**GIVEN TASK:** In the heap review reply, rewrite the passage starting at "for a performance" and ending at "of the design?", changing "synthetic benchmark" to "artificial benchmark".

┌─ DOCUMENT

$include_dir="/home/hyper-archives/boost/include"; include("$include_dir/msg-header.inc") ?>
Subject: Re: [boost] [heap][formal review]
From: Tim Blechmann (tim_at_[hidden])
Date: 2011-06-13 10:18:22
hi thomas,
thanks for your formal review!
> -- One inconvenience for me was the use of max-heaps instead of min-heaps.
> Well, one could argue that a priority_queue should return the elements
> with the highest priority first (but as Wikipedia says: "some conventions
> consider lower priorities to be higher"), and heap-sort uses a max-heap.
> Since these are the two application where stl uses a heap, it's clear why
> stl implements a max-heap. But the applications where it is beneficial to
> call increase or decrease directly normally use a min-heap. Now I have to
> call increase even so the key value actually has decreased...
there are two conventions to consider: min-heaps (which are typically used in
textbooks) and max-heaps (which are used in the stl heap functions). i prefered
to be consistent with the stl.
likewise i am using the `top()' to extract the value with the highest priority,
not `find_min()' like it is often used in the literature ...
> -- I was
> left a bit with the feeling that I hadn't made the most efficient use of
> Boost.Heap.
the only way to find the best data structure is to test with a specific
workload. boost.heap does not provide a `one-size-fits-all' solution, but a
toolbox of different configurable data structures.
> For example, I quickly found out that calling update just with
> a handle (as I had implemented it first) was suboptimal for
> fibonacci_heap.
suboptimal in what way?
> - The performance numbers for Boost.Heap were neither bad nor outstanding.
> -- The numbers for b_heap are not convincing
> -- The numbers for fibonacci_heap seem to be the best.
> -- The pairing_heap has a smaller compare count than fibonacci_heap, but
> actually performs worse than fibonacci_heap in this test. Considering
> statements like "Experimental studies indicate that pairing heaps actually
> outperform Fibonacci heaps", I wonder whether the implementation of
> pairing_heap could be improved so that it actually outperforms
> fibonacci_heap.
for a performance comparison, one will have to consider
* expenses of comparison
* expenses of swapping data
* size of the managed data
* workload (mixture/order of API calls)
i suppose for every data structure one can come up with a synthetic benchmark,
so that this data structures outperforms every other implementation.
> > What is your evaluation of the design?
>
> I guess it's OK. What makes me a bit nervous is the statement "The library
> is not targeted in any specific domain nor directly related to any
> specific libraries". A good interface often is the result from an
> abstraction over different applications. The other way (coming from the
> data structure/algorithm) risks bloating the interface with unnecessary
> functionality. For example, somebody asked during the review for
> "iteration over the heap in priority order". Is this really something that
> many applications requiring a heap will benefit from? I heavily doubt
> this.
testing two heaps for equivalence will benefit from it. of course you can ask,
why do you want to test that ...
> > Do you think the library should be accepted as a Boost library?
>
> No, the library should not be accepted unless
> - The current review either magically goes back on track and at least 3
> other persons also submit a proper review, or another (mini?) review with
> proper participation is held later.
... i am a bit disappointed by the lack of reviews myself. given the fact that
this is the only one that actually contains a vote and the review stoped
yesterday i would appreciate other feedback
> - Either a convincing example where b_heap outperforms the
> other heaps is presented, or it's use should be discouraged in the
> documentation.

└─
┌─ DATA EXCERPT

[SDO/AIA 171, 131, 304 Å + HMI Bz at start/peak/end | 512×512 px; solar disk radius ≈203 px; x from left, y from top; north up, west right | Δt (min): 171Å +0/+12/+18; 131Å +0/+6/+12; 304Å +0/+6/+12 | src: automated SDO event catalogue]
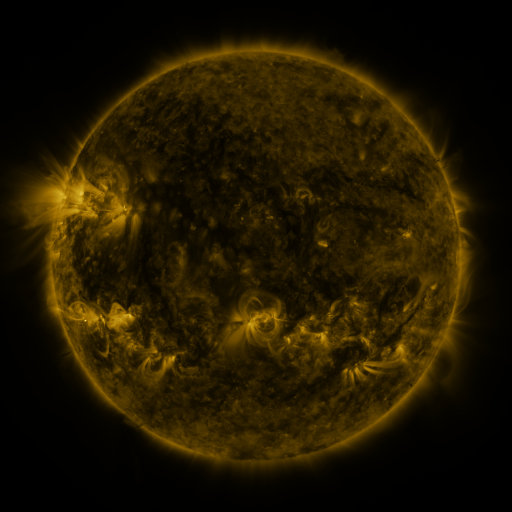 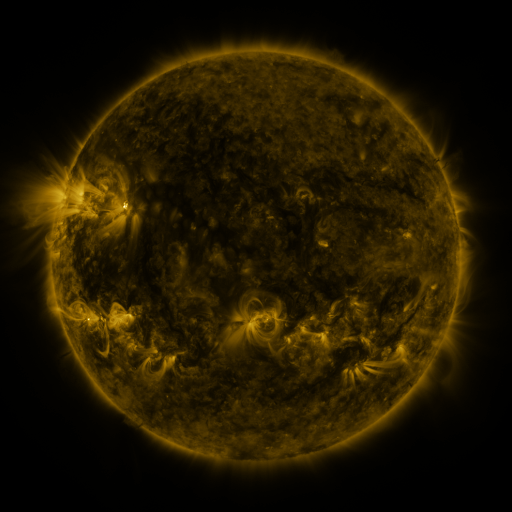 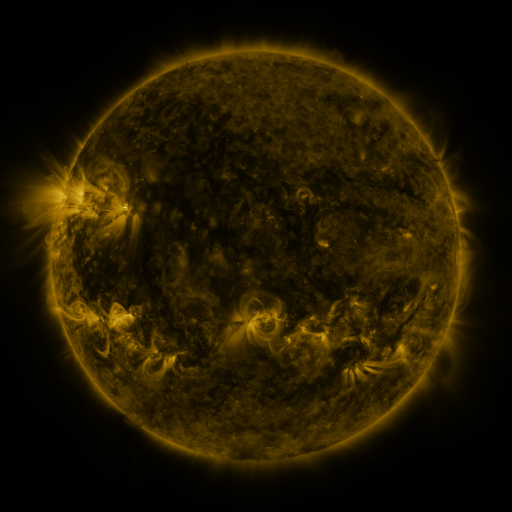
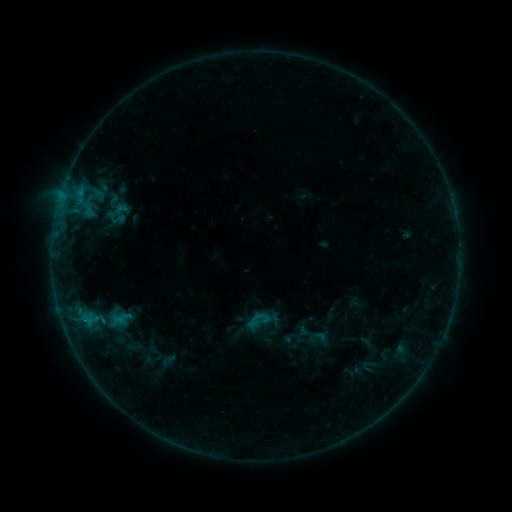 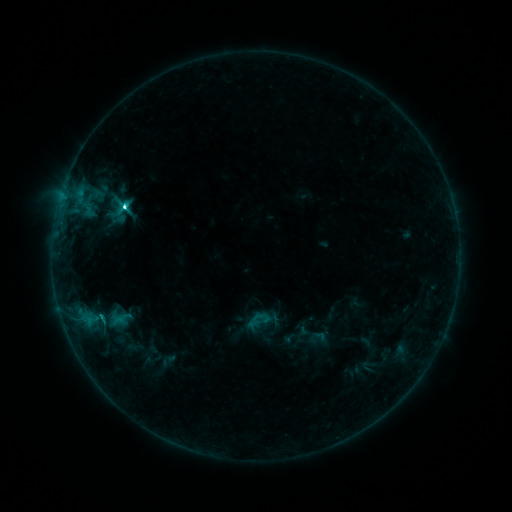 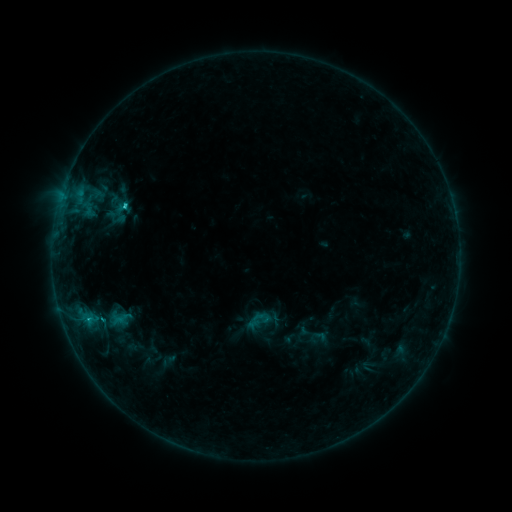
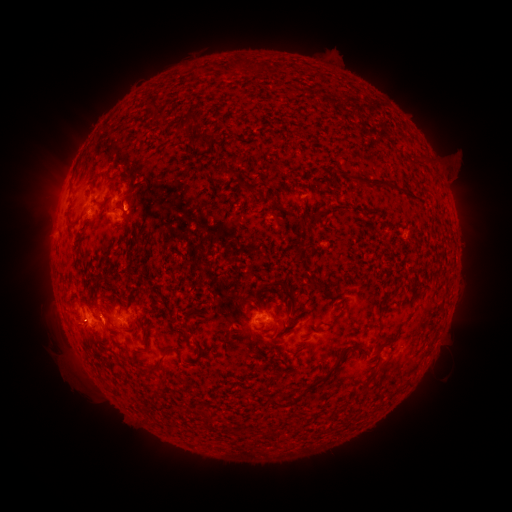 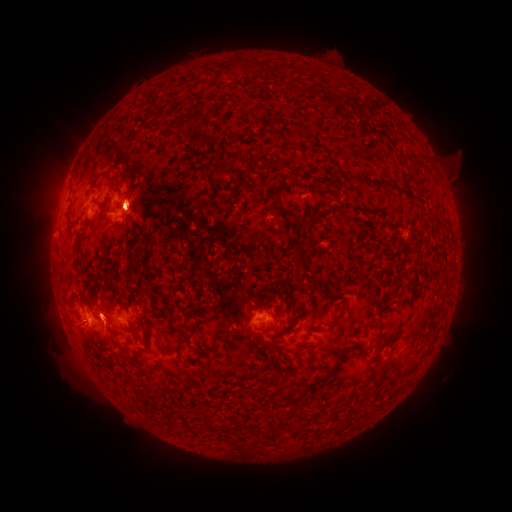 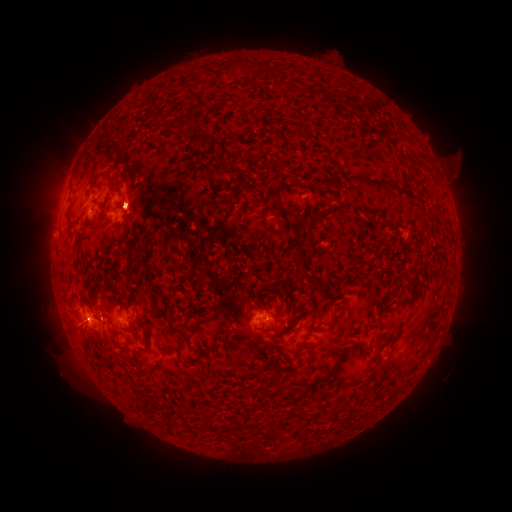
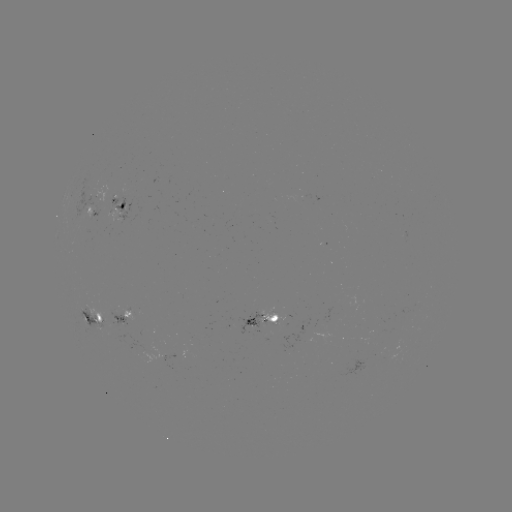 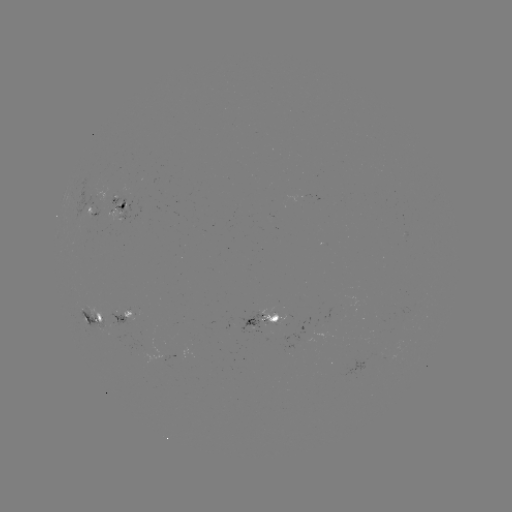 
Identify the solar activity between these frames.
C6.7 flare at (126, 210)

└─

**RESULT OF THIS EXERCISE:**
for a performance comparison, one will have to consider
* expenses of comparison
* expenses of swapping data
* size of the managed data
* workload (mixture/order of API calls)
i suppose for every data structure one can come up with a artificial benchmark,
so that this data structures outperforms every other implementation.
> > What is your evaluation of the design?